Les aidants population de l'ombre

Témoignage de l'aidante familiale que je suis.

Publié le 08 juin 2014

Les aidants familiaux souffrent de leur invisibilité, de l'indifférence, du manque de reconnaissance,

souvent au bord de la rupture, ils se cramponnent, sans statut officiel.
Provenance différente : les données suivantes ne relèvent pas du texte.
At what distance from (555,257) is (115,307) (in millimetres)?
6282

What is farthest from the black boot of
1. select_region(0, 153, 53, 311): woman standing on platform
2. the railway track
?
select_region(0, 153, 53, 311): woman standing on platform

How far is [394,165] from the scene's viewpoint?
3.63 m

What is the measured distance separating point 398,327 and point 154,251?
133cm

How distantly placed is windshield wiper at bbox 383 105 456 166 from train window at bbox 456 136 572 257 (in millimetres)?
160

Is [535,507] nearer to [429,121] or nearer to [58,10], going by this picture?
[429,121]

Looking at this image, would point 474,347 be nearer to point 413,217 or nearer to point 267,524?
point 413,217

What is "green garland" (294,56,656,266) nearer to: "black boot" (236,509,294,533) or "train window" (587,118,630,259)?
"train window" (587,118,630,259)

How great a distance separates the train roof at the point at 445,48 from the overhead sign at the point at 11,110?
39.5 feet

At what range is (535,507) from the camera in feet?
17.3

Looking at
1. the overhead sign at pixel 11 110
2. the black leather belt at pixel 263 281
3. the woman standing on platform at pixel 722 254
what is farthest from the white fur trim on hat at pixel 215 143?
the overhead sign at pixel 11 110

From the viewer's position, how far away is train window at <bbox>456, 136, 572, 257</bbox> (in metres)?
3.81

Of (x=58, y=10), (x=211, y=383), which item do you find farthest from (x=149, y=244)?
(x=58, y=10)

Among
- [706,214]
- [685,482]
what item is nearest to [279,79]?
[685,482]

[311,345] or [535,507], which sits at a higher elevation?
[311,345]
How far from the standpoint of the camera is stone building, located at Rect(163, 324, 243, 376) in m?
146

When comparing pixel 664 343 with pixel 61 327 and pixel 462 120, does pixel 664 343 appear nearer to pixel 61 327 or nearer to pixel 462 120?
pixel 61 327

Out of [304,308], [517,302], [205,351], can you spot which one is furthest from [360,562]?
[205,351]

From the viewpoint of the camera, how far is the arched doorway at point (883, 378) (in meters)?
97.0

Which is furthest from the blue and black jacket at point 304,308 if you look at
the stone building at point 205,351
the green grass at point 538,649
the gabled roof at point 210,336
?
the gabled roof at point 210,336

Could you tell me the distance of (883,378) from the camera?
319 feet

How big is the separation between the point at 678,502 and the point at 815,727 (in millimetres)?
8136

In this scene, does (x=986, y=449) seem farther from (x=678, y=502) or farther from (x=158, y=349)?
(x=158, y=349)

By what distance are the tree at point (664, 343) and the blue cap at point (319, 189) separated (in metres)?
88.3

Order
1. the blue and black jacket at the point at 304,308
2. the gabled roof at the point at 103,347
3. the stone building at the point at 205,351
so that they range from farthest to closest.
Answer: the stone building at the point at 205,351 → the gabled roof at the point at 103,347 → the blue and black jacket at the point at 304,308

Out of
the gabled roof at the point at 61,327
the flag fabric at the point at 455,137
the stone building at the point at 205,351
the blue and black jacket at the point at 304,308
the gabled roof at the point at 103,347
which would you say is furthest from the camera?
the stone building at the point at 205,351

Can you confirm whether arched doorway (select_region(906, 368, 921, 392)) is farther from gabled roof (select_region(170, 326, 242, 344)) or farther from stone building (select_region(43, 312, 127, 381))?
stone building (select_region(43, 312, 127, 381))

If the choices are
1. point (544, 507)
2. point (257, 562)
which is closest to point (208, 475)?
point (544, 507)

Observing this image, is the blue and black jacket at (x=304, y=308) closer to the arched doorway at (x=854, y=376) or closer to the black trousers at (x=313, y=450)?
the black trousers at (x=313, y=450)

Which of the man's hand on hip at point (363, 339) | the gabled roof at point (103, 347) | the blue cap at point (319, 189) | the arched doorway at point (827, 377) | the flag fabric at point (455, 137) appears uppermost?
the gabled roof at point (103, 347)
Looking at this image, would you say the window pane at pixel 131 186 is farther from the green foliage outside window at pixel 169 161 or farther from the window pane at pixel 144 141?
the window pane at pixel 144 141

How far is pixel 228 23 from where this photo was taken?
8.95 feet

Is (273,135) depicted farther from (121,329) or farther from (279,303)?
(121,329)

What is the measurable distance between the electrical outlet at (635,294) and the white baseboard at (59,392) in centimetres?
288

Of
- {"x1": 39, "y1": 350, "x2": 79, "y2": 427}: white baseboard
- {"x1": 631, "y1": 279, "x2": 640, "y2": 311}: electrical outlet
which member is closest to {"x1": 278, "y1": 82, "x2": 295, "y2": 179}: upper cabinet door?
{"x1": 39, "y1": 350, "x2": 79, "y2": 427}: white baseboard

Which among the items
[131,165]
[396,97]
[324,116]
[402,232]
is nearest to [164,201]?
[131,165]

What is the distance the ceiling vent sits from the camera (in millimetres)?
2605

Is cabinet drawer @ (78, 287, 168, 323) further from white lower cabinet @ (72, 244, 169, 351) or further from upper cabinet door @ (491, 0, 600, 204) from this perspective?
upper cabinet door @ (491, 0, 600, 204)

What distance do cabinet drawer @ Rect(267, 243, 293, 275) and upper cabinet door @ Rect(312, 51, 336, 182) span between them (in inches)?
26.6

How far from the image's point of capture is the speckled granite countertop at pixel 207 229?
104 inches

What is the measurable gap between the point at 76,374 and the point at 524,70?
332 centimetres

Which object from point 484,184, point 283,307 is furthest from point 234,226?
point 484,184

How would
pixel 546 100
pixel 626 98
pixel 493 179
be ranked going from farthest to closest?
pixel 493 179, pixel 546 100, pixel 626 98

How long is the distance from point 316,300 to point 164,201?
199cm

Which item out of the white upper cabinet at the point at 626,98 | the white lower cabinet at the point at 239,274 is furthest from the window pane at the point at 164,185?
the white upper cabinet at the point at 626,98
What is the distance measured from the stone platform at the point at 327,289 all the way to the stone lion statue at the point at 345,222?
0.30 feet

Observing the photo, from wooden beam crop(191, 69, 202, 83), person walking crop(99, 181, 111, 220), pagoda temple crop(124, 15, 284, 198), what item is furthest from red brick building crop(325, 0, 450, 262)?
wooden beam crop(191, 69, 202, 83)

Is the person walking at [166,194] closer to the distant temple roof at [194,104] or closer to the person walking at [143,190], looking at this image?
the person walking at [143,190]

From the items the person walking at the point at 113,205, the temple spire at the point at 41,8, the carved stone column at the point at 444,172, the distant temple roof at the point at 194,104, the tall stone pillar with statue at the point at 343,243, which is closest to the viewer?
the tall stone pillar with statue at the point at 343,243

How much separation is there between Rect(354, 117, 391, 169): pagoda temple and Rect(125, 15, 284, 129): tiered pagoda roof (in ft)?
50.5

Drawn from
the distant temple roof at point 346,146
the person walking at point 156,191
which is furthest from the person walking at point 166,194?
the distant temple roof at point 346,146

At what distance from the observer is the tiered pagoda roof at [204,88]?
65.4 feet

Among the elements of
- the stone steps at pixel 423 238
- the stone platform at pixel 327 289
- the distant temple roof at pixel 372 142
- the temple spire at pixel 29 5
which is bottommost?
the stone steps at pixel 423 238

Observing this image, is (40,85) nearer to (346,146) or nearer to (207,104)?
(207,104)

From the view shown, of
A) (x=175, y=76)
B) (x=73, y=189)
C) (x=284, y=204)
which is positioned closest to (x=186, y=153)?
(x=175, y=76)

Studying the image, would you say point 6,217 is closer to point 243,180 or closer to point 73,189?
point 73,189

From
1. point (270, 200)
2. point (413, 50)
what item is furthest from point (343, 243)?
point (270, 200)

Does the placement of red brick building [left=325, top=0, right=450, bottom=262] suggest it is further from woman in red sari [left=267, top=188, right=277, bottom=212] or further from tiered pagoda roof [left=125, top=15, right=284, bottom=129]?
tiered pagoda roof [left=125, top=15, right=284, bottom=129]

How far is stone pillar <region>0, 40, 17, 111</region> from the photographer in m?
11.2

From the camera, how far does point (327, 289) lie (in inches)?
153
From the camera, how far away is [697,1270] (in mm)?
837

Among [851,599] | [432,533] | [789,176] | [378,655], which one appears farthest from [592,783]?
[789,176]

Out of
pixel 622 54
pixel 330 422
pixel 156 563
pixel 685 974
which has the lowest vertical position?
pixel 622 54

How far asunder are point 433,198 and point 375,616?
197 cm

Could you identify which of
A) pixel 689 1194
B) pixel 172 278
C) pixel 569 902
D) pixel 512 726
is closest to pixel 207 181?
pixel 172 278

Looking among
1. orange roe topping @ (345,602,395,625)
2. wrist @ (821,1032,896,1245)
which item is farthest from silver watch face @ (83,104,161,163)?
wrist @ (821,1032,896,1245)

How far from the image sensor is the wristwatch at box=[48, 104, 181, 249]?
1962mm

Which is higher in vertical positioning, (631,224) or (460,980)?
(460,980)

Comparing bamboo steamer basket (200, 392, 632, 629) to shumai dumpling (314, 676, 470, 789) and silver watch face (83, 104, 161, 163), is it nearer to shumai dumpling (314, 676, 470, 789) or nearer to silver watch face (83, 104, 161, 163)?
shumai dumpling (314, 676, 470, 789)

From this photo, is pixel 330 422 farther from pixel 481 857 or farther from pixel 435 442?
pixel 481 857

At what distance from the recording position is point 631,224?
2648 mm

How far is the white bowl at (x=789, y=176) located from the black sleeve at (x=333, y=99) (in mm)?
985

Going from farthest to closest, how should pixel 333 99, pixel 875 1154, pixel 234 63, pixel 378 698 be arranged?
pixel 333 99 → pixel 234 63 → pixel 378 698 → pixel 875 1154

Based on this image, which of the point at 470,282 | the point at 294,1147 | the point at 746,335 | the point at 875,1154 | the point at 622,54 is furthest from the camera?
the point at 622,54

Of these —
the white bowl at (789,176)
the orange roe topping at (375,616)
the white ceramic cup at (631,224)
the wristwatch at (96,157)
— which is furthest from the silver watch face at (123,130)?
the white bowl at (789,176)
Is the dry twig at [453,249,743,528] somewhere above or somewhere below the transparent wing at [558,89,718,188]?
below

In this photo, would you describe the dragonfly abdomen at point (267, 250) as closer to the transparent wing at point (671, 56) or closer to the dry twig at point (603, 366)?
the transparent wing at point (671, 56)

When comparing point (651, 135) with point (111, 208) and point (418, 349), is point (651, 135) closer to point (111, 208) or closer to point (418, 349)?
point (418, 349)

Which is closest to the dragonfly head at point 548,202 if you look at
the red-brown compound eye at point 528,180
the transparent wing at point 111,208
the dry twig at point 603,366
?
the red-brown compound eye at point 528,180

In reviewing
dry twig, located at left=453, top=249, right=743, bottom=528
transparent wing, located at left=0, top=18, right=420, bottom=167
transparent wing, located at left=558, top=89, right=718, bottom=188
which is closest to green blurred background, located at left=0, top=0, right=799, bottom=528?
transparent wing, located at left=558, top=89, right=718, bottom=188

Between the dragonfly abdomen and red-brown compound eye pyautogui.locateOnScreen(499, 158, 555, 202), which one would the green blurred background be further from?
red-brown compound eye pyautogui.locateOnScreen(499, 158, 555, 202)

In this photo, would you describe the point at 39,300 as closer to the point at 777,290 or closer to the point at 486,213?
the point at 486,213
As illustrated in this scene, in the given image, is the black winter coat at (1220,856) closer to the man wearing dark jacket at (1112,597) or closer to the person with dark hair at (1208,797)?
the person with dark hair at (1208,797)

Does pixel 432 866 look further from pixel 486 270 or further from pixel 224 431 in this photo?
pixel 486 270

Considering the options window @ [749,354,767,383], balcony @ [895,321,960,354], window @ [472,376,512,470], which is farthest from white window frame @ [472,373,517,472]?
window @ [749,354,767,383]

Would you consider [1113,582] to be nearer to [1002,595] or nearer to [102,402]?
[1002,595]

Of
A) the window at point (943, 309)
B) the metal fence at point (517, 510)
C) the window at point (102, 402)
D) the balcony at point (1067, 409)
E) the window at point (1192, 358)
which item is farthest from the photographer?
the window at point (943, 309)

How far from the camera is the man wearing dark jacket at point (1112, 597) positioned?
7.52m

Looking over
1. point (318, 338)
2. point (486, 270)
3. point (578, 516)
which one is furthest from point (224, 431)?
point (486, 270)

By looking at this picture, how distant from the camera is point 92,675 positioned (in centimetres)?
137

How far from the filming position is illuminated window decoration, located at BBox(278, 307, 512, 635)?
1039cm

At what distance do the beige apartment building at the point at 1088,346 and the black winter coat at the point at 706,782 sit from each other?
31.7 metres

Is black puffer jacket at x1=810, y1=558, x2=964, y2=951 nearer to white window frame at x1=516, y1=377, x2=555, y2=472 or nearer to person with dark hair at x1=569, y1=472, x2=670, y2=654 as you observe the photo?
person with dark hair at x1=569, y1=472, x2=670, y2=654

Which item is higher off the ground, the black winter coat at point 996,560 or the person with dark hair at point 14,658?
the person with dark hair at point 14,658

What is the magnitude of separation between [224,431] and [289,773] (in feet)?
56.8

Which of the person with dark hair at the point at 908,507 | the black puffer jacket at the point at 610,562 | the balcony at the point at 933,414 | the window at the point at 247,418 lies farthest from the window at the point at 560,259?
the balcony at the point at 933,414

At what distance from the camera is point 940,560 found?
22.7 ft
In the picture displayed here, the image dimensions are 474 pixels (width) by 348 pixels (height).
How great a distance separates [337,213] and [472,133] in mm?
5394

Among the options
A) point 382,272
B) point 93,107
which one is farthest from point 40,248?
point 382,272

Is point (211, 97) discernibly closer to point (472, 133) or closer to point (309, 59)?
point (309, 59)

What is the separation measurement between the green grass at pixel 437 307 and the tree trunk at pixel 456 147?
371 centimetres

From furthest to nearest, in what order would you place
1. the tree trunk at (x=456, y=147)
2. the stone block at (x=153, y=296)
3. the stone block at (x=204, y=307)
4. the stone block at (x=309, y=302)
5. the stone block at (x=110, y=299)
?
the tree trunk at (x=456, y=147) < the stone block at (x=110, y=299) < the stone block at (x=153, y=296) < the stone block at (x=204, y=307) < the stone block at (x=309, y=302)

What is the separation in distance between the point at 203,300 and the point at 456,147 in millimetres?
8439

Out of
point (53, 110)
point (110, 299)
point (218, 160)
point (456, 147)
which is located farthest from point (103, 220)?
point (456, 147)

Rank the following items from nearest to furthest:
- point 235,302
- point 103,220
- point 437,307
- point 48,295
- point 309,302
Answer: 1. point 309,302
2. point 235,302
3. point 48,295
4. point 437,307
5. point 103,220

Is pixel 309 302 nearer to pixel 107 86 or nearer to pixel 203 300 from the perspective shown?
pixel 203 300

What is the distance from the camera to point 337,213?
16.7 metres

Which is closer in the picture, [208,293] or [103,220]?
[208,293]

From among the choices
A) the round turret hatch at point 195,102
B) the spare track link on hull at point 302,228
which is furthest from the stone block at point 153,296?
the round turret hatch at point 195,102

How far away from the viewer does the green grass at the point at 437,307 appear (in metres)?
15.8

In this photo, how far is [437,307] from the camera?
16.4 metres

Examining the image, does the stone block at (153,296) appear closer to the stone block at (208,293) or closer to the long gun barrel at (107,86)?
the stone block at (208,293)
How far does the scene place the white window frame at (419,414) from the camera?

Vu les carences des associations de proximité d'accompagnement des aidants et ou des structures nationales sur le sujet, il est essentiel que nous prenions la parole. Les aidants population isolée, combat sans formation avec l'affectif pour seul bagage.
Le seul pris en compte est le dépendant, l'aidante que je suis reste une notion abstraite.
Personne ne m'a prévenue que les dégâts ou tragédies familiales seraient au rendez-vous, ni que ma santé mentale et physique risquait de s'altérer.
Moi-même en situation de handicap, une polyarthrite rhumatoïde, identifiée fin 2000, m'a contrainte à cesser prématurément mon activité de gestionnaire financière chez Thalès.
Je découvrais alors avec brutalité ce qu'était la prise en charge d'un proche.
Voici les faits qui m'amènent à ce constat amer


En mai 2008 mon frère est victime d'un accident ; il était à vélo lorsqu'une voiture l'a renversé. Son pronostic vital est engagé : diagnostic : traumatisme crânien double frontal et temporal droit. Il sombre 3 semaines dans le coma et s'ensuivent 8 mois de rééducation.
Dès le début de l'hospitalisation le médecin urgentiste s'est adressé à moi et c'est ainsi que j'ai pris en charge le relais administratif, sauvegarde de justice première mesure de protection décidée par le juge des tutelles.
Mon frère demandait toujours à venir chez moi et lorsqu'il fut soumis, comme il se doit à l'expertise et qu'il fut auditionné il réclama ma présence. C'est ainsi que j'eus à l'accueillir. Ce que je fis avec l'élan du cœur.
C'est alors que j'ai ressenti que l'on me « livrait » mon frère sans le mode d'emploi.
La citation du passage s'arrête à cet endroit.